— BEGIN Text segment —

Comparison of investment tools: pros and cons of real estate investing
Comparing the advantages and disadvantages of real estate will save you from future surprises at the stage of search, purchase, and then general operation. Find out more about the pros and cons of investing in real estate, as well as where to look for real estate for investment
Real estate is an asset that will reduce the overall investment risk of your portfolio. However, buying and holding real estate for capital gains requires active participation and a sufficient amount of knowledge. Also, like any investment, the purchase of space has its pros and cons. We talk about the advantages and disadvantages of investing in real estate below.
Advantages of investing in real estate
1. Real estate provides constant income
If an investor buys a property that he plans to rent out, it provides him with a stream of monthly rental payments. It is definitely worth considering the possible costs, in particular, the payment of mortgage payments, property taxes, maintenance costs, but they usually do not exceed the amount of rent and provide a stable income.
2. Real estate increases in value
Depending on the region, real estate tends to become more expensive. That is, a correctly selected area will gradually become more expensive and, as a rule, at a rate that is much higher than annual inflation. Also, even small investments in real estate can significantly increase its value, in particular, repair work.
3. Real estate can be purchased at a price lower than the market price
The real estate market has certain anomalies, in particular, an investor can purchase a property at a price below market value, for example, if the owner needs to sell the home quickly and you have sufficient cash. However, in order to take advantage of this feature, it is important to know the local market prices well or to use the services of a real estate agent.
4. Real estate provides protection against inflation
Inflation reduces the value of many investments. Prices rise over time due to the decline in the value of money. For example, if your annual return on your stock portfolio was 5.5%, adjusted for average inflation rates, your actual return was only 3.9%.
At the same time, real estate investing has historically kept pace with inflation, and it's actually a great hedge against that process.
That is, for example, with the increase in the price of products, the rent and the value of real estate also increase. At the same time, the monthly amount of the mortgage payment remains stable. Also, along with inflation, the value of the property itself increases.
5. Real estate has unique tax benefits
Real estate tax benefits allow investors to grow their wealth over time. The government usually offers tax incentives to real estate investors. These include depreciation and much lower long-term capital gains tax rates.
Also, the investor does not pay capital gains tax on the increase in value of the property until you sell it, which may not happen until several years after the initial investment. Also, the legislation of certain countries allows you to transfer the profit to another investment in real estate, thereby extending the tax deferral period even more. These arrangements allow you to potentially avoid income tax on the sale of real estate throughout your life.
6. Investing in real estate allows you to use leverage
Leverage is the use of borrowed capital to purchase or increase the potential return on an investment. That is, for example, with an initial investment of $30,000, you get the opportunity to control and receive all the benefits of owning an asset worth $150,000.
7. Real estate is an asset that can be easily controlled
Income from stocks or bonds can increase or decrease unpredictably. These processes cannot be controlled by the investor. With real estate, things are a little different, an active investor can search for the best deals, control costs, evaluate which of the applicants will become tenants, and decide when to sell. In this way, you can increase control over earnings.
8. Diversification
Investing in real estate is also a good way to diversify an investment portfolio, which reduces overall risk.

— END Text segment —

_Goal_
List all the numbered advantages named in the headings of the text on real estate investing.

— BEGIN Listing —

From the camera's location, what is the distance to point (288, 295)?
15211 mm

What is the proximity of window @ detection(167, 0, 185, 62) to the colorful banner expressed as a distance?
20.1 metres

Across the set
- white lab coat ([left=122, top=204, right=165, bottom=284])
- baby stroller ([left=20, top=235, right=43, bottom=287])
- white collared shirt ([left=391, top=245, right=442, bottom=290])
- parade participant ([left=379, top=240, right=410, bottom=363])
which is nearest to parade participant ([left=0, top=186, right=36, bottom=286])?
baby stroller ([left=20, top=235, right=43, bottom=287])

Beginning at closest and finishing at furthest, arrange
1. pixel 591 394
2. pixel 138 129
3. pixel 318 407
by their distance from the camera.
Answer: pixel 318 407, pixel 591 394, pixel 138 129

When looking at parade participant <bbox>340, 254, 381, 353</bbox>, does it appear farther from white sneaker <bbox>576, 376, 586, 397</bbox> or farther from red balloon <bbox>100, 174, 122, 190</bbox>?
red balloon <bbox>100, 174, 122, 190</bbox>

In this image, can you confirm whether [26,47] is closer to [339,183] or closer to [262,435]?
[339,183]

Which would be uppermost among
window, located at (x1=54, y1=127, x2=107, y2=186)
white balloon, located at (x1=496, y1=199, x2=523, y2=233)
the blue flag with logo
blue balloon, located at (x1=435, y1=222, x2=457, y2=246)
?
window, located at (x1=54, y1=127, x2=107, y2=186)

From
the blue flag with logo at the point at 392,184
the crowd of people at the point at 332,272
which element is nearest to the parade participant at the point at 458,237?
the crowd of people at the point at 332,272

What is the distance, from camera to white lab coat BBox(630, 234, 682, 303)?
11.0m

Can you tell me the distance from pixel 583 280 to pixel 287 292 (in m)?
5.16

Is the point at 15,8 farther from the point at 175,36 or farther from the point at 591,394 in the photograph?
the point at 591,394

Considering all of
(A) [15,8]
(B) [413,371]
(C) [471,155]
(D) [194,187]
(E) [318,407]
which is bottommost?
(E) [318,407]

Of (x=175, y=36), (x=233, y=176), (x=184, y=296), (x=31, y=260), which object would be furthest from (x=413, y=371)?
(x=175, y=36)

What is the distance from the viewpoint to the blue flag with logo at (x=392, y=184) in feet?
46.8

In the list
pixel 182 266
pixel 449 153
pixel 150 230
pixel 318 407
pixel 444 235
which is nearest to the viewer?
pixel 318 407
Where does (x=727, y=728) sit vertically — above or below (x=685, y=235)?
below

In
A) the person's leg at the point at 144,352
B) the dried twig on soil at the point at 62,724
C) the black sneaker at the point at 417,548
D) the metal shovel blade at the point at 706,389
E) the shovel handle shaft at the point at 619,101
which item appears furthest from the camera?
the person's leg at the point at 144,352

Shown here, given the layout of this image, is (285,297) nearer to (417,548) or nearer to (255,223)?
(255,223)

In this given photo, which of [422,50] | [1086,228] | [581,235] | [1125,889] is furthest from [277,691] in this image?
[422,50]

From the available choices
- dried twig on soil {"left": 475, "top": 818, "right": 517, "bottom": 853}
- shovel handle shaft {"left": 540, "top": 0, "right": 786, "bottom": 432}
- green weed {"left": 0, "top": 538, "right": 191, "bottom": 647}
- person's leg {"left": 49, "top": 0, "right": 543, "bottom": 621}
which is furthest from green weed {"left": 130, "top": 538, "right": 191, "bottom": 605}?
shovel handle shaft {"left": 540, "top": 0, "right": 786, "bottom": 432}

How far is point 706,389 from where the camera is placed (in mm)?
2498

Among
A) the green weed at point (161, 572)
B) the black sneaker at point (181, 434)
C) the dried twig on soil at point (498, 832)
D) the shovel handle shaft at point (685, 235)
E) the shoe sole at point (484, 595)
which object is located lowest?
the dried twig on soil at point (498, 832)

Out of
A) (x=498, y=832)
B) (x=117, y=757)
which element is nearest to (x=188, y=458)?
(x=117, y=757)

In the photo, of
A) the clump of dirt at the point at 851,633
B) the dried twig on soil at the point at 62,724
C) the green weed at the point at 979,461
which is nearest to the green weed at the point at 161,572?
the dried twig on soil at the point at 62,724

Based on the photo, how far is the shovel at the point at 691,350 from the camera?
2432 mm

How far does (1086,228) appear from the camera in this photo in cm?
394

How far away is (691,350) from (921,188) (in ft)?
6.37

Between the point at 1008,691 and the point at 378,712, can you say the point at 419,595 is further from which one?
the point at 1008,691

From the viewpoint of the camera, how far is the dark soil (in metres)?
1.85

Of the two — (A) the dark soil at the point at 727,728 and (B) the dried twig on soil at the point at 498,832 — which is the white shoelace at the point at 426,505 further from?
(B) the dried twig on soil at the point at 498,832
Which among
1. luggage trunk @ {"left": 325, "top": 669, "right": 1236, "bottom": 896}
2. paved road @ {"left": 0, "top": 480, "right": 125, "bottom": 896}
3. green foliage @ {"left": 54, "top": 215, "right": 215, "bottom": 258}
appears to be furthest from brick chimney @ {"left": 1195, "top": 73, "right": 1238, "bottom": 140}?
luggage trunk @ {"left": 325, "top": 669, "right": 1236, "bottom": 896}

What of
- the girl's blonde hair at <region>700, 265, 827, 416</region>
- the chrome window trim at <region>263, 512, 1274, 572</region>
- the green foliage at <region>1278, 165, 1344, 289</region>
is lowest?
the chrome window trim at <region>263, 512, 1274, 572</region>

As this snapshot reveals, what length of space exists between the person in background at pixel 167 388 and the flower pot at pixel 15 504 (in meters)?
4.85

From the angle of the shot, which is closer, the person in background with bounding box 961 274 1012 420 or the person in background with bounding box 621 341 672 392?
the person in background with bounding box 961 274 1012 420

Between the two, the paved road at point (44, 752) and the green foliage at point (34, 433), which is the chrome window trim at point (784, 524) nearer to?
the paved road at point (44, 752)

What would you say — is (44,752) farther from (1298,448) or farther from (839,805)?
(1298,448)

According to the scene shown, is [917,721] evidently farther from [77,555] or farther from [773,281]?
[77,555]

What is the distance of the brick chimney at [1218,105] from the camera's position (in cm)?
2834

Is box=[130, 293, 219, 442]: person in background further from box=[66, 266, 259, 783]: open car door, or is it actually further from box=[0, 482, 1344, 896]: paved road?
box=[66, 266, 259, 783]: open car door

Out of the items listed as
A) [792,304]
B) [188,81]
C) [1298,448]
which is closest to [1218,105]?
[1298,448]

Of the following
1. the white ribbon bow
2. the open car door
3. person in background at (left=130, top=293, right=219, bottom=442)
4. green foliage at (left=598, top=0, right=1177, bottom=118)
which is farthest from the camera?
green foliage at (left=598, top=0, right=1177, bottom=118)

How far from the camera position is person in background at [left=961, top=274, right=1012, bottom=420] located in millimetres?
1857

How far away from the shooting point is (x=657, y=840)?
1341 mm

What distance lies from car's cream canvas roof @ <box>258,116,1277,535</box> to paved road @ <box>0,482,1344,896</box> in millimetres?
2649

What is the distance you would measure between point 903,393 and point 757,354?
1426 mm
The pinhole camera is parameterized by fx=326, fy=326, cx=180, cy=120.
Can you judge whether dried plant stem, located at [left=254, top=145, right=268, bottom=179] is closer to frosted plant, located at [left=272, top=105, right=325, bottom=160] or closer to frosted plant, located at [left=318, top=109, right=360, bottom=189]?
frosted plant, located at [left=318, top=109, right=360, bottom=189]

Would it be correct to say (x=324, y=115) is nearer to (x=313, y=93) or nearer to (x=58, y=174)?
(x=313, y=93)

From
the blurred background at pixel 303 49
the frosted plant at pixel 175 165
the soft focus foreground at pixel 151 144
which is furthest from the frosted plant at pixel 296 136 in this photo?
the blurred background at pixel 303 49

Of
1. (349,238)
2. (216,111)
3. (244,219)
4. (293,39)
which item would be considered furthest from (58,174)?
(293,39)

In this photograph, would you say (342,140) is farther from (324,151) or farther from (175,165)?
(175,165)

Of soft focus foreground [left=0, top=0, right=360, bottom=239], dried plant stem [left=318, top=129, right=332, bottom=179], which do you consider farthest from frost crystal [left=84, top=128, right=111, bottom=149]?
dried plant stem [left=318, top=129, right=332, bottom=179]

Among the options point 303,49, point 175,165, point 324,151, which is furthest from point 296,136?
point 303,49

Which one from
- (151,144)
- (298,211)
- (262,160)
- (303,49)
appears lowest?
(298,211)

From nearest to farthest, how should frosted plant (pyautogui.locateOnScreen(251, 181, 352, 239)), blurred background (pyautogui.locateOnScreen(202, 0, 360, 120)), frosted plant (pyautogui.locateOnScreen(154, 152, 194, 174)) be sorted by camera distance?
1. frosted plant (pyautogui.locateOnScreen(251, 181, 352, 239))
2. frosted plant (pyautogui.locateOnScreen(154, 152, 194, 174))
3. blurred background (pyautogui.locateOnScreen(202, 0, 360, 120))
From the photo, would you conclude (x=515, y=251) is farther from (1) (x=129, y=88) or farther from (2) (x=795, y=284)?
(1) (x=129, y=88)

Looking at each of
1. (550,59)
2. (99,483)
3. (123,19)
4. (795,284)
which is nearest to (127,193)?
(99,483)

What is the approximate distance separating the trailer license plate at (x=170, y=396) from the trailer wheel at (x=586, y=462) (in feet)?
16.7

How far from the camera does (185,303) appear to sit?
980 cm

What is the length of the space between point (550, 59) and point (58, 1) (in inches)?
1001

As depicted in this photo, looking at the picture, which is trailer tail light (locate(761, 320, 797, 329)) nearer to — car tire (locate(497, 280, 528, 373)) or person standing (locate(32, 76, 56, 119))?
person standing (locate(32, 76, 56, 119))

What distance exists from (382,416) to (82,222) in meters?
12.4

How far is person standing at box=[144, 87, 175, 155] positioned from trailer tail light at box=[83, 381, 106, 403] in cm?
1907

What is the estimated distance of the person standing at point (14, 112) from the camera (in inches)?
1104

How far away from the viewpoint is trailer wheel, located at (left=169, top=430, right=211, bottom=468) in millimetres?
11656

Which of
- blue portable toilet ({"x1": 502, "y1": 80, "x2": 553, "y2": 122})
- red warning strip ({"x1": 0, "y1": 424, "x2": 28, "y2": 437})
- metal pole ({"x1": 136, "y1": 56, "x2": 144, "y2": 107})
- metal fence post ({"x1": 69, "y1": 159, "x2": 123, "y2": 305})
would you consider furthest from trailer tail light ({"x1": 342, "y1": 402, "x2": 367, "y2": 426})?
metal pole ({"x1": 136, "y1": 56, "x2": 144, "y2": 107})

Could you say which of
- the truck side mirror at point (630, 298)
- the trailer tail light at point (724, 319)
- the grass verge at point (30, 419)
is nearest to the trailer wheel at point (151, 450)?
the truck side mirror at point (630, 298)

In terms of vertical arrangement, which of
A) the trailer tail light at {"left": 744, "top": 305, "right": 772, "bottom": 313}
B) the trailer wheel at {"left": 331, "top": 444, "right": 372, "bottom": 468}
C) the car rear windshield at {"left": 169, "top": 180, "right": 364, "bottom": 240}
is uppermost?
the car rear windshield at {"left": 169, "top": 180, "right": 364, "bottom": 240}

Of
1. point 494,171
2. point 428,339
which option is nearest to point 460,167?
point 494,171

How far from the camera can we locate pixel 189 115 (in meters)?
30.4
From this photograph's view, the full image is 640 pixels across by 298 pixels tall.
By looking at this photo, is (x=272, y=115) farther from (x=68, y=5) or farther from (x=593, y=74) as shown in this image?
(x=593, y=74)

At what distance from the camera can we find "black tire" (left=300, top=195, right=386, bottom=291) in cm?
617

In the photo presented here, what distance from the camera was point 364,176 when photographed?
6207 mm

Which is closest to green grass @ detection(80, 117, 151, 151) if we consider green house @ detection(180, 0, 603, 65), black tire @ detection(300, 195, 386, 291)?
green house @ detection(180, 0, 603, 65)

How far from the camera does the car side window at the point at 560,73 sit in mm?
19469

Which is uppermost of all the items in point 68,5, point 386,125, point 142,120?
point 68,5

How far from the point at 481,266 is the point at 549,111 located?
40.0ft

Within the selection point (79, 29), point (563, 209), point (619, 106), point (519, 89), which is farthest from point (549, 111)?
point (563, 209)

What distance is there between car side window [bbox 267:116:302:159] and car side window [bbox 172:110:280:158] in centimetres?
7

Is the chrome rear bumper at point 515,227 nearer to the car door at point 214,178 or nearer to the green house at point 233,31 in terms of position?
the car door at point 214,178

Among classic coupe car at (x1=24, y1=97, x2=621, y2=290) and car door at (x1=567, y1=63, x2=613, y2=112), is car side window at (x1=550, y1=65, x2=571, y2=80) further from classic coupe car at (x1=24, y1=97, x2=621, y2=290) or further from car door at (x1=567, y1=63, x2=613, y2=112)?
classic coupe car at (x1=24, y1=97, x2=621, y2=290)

— END Listing —

_Solution for this exercise_
1. Real estate provides constant income
2. Real estate increases in value
3. Real estate can be purchased at a price lower than the market price
4. Real estate provides protection against inflation
5. Real estate has unique tax benefits
6. Investing in real estate allows you to use leverage
7. Real estate is an asset that can be easily controlled
8. Diversification